La lettre du texte correspond intégralement au projet de rapport adopté par les députés des commissions ‘Affaires économiques et monétaires’ et 'Budgets' du PE fin février (EUROPE 12198/17). Ce rapport fait écho au paquet législatif de la Commission européenne de décembre 2017 visant à approfondir l’Union économique et monétaire (EUROPE 11920/1).
Jeudi, les eurodéputés ont rejeté une série d’amendements au texte tel qu'adopté en commissions, majoritairement déposés par le groupe GUE/NGL.

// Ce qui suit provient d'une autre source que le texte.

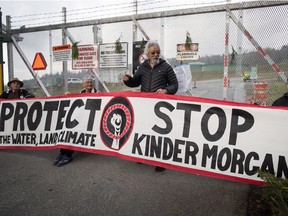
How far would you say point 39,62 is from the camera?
7.96m

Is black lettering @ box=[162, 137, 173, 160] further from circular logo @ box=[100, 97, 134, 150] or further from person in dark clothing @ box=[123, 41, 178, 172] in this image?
person in dark clothing @ box=[123, 41, 178, 172]

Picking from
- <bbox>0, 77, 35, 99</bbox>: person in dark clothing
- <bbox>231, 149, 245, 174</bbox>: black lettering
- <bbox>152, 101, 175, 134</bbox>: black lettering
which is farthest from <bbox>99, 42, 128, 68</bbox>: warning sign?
<bbox>231, 149, 245, 174</bbox>: black lettering

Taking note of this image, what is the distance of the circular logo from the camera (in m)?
4.10

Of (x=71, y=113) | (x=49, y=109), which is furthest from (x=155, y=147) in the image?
(x=49, y=109)

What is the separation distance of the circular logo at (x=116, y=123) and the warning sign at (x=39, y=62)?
449 cm

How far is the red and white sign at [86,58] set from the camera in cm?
699

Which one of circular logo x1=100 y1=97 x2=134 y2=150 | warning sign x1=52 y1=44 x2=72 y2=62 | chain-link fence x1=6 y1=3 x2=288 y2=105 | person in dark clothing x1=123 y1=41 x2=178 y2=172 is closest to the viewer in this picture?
circular logo x1=100 y1=97 x2=134 y2=150

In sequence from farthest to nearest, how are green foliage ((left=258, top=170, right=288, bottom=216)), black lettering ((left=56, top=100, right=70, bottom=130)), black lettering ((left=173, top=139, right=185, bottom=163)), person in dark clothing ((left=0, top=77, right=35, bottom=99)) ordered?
1. person in dark clothing ((left=0, top=77, right=35, bottom=99))
2. black lettering ((left=56, top=100, right=70, bottom=130))
3. black lettering ((left=173, top=139, right=185, bottom=163))
4. green foliage ((left=258, top=170, right=288, bottom=216))

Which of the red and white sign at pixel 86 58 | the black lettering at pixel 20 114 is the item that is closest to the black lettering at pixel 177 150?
the black lettering at pixel 20 114

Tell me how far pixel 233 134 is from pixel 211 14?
363 centimetres

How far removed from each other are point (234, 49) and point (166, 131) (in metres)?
3.05

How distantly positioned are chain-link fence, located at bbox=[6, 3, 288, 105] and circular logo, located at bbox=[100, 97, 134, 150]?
7.94 ft

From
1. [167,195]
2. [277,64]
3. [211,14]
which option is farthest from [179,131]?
[211,14]

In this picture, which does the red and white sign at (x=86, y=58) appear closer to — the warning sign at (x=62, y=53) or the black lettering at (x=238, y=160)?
the warning sign at (x=62, y=53)
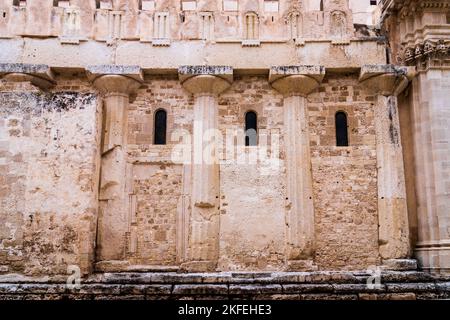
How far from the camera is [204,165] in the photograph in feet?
42.4

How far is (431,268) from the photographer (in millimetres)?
12070

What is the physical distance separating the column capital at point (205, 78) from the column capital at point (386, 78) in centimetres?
349

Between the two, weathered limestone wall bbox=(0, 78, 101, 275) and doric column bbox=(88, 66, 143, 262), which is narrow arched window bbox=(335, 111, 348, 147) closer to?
doric column bbox=(88, 66, 143, 262)

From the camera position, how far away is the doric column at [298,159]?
493 inches

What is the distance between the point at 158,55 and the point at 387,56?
5981 millimetres

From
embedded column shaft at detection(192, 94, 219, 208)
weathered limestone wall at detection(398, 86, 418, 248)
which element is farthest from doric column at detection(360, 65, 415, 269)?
embedded column shaft at detection(192, 94, 219, 208)

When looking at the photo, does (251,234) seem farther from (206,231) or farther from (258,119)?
(258,119)

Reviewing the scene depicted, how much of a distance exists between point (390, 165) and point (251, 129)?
3603 mm

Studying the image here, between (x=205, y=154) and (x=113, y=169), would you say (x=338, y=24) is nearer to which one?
(x=205, y=154)

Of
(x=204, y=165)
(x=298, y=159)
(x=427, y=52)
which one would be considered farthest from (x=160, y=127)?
(x=427, y=52)

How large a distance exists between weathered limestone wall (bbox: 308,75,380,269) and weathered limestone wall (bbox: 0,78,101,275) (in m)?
5.53

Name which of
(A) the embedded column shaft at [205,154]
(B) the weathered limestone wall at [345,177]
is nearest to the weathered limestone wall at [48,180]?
(A) the embedded column shaft at [205,154]

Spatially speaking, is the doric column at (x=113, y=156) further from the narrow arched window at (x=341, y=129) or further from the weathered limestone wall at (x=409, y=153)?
the weathered limestone wall at (x=409, y=153)

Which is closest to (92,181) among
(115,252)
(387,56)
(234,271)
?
(115,252)
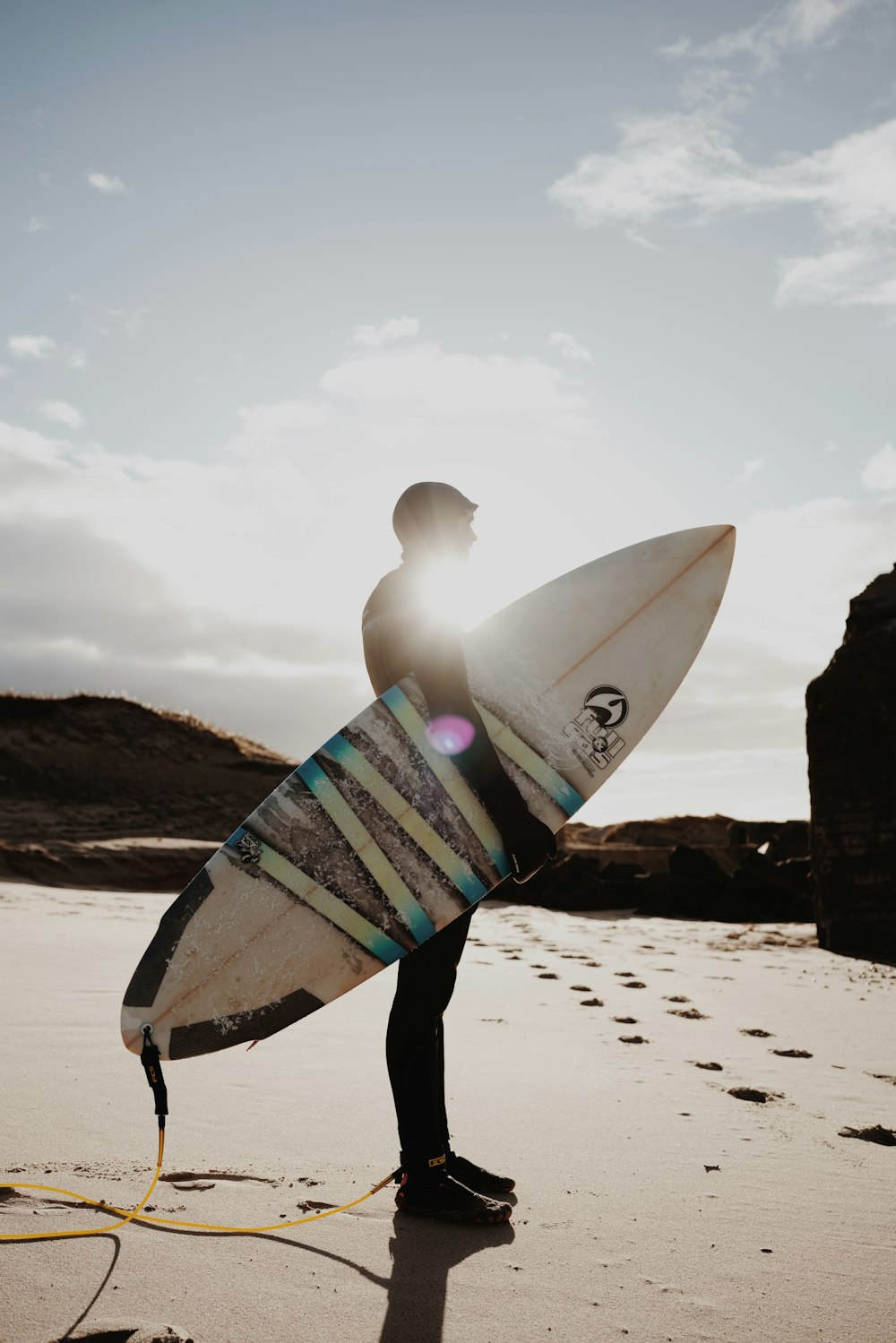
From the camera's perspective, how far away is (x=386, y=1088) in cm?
261

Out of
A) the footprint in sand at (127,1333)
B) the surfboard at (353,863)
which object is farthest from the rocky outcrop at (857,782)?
the footprint in sand at (127,1333)

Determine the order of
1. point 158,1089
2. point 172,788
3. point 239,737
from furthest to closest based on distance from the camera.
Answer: point 239,737
point 172,788
point 158,1089

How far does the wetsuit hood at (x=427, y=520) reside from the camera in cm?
227

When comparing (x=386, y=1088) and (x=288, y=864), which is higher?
(x=288, y=864)

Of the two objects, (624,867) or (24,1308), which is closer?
(24,1308)

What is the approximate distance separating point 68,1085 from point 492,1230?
1324 mm

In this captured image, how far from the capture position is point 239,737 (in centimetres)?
2103

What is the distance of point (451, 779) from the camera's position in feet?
7.65

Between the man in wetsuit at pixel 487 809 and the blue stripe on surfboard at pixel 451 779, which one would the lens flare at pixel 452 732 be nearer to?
the man in wetsuit at pixel 487 809

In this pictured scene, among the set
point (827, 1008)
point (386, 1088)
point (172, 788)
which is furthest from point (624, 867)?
point (172, 788)

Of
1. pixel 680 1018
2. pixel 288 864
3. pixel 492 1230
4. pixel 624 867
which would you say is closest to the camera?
pixel 492 1230

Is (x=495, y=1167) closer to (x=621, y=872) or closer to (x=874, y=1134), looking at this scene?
(x=874, y=1134)

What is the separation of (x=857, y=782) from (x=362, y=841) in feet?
16.1

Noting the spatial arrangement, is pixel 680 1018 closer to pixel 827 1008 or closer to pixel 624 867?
pixel 827 1008
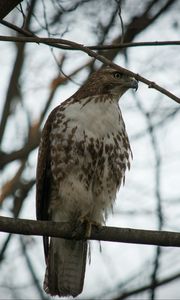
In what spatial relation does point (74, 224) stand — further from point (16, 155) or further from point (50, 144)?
Result: point (16, 155)

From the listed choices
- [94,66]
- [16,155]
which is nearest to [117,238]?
[16,155]

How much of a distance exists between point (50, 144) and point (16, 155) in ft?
6.34

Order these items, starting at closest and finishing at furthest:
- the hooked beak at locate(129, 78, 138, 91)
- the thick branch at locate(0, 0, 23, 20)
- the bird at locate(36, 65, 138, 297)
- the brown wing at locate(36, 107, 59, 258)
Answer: the thick branch at locate(0, 0, 23, 20) → the bird at locate(36, 65, 138, 297) → the brown wing at locate(36, 107, 59, 258) → the hooked beak at locate(129, 78, 138, 91)

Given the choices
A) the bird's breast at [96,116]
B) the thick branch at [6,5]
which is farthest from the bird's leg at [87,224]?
the thick branch at [6,5]

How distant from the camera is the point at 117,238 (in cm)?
494

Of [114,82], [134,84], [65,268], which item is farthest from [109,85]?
[65,268]

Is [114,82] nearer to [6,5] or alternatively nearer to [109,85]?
[109,85]

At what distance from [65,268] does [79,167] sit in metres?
1.09

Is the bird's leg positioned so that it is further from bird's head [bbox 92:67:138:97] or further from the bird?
bird's head [bbox 92:67:138:97]

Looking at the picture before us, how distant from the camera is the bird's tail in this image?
616 cm

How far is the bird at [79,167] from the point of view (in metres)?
5.75

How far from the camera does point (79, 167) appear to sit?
5723mm

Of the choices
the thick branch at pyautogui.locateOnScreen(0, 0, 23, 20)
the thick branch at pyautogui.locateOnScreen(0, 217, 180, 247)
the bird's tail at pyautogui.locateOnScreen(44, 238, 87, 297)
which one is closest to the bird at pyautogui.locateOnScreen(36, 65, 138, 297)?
the bird's tail at pyautogui.locateOnScreen(44, 238, 87, 297)

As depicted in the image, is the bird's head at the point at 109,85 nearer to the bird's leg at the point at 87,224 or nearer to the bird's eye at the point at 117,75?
the bird's eye at the point at 117,75
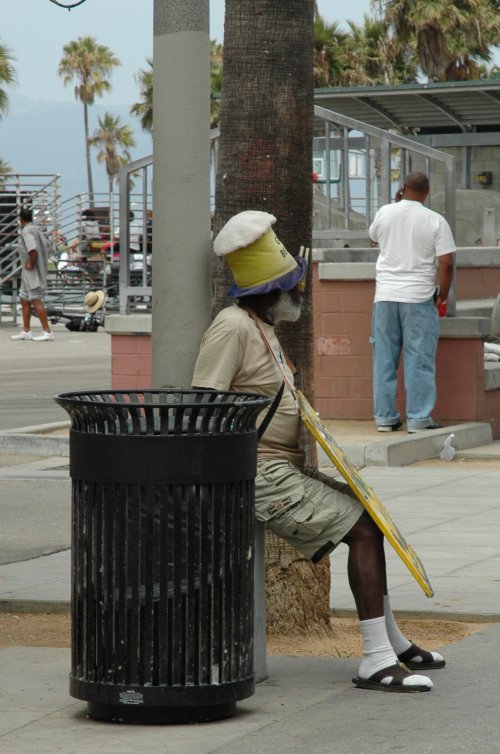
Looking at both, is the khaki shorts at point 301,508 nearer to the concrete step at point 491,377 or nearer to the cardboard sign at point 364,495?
the cardboard sign at point 364,495

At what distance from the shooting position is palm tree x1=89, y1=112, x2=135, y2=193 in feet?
341

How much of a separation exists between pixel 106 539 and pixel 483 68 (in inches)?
1915

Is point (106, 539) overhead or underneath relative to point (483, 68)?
underneath

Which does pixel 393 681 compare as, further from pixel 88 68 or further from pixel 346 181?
pixel 88 68

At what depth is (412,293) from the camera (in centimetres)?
1236

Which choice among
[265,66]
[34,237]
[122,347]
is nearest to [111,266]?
[34,237]

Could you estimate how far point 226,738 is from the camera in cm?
498

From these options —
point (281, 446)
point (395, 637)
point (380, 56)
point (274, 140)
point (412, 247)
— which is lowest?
point (395, 637)

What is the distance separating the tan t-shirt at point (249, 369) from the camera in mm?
5441

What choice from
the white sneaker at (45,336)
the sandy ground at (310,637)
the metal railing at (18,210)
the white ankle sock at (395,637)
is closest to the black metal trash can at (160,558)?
the white ankle sock at (395,637)

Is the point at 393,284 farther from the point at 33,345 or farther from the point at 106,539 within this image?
the point at 33,345

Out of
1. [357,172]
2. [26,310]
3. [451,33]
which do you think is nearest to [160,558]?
[357,172]

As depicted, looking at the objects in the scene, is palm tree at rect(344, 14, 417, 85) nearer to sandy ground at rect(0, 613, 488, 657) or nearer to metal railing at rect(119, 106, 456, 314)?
metal railing at rect(119, 106, 456, 314)

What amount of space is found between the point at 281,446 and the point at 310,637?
1.21m
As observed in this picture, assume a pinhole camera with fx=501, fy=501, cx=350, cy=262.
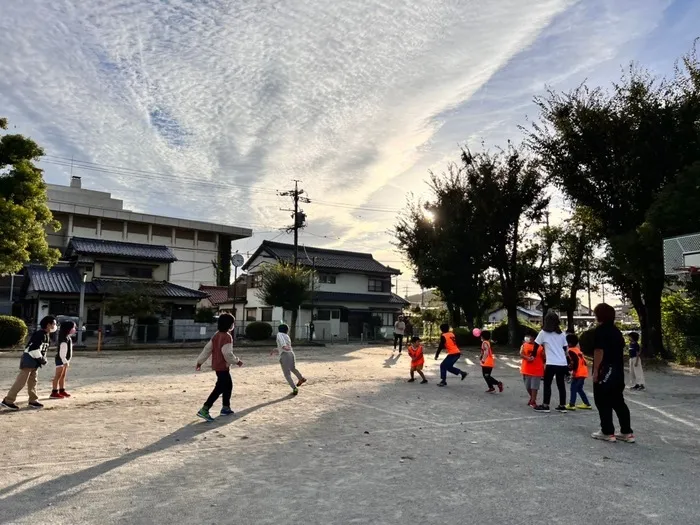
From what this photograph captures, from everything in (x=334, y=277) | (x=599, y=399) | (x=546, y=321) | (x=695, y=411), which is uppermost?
(x=334, y=277)

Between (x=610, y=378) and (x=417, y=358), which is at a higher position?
(x=610, y=378)

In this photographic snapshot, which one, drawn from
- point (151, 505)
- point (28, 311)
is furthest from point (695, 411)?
point (28, 311)

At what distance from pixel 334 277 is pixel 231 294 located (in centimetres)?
992

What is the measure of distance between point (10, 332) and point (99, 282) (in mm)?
10187

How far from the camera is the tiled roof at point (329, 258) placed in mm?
42375

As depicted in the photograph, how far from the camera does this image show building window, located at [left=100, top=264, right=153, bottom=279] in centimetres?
3422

Alors que la Commission souhaitait initialement mettre sur pied un FME pour remplacer le MES, les eurodéputés ne se positionnent pas, ici, pour changer l’appellation de l’actuelle organisation internationale basée à Luxembourg. Ils préconisent cependant bien d’incorporer le fonds de sauvetage permanent de la zone euro dans le cadre juridique de l’UE.
On rappellera que la procédure applicable en l’espèce est la procédure d’approbation, basée sur l’article 352 du Traité sur le fonctionnement de l’Union européenne (TFUE).
Du côté des États membres, les travaux sur la réforme du MES sont en cours à l’Eurogroupe (EUROPE 12177/3). Mais l’idée d’incorporer cet instrument dans le cadre juridique de l’UE n’est pas aujourd’hui dans les projets des pays de la zone euro. (Lucas Tripoteau)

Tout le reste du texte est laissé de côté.